===== Provided information
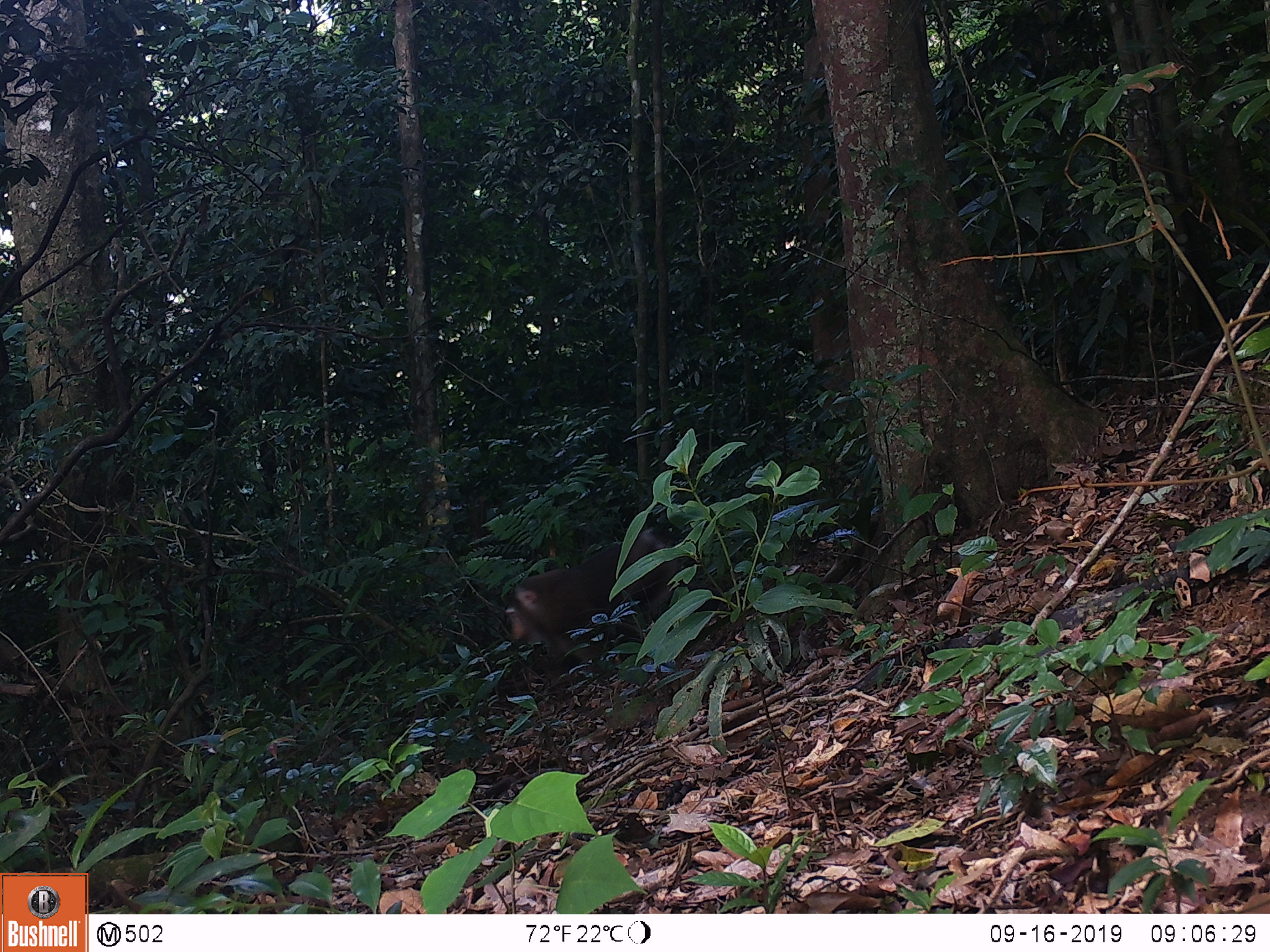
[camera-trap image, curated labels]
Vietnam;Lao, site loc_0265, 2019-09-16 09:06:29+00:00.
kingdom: Animalia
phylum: Chordata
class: Mammalia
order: Primates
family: Cercopithecidae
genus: Macaca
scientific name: Macaca nemestrina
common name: pig-tailed macaque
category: pig tailed macaque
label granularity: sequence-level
==========
Problem description -> Output exactly what runs from the line with "family: Cercopithecidae" to the final line above, both lines included, and nothing else.

Output for this task ->
family: Cercopithecidae
genus: Macaca
scientific name: Macaca nemestrina
common name: pig-tailed macaque
category: pig tailed macaque
label granularity: sequence-level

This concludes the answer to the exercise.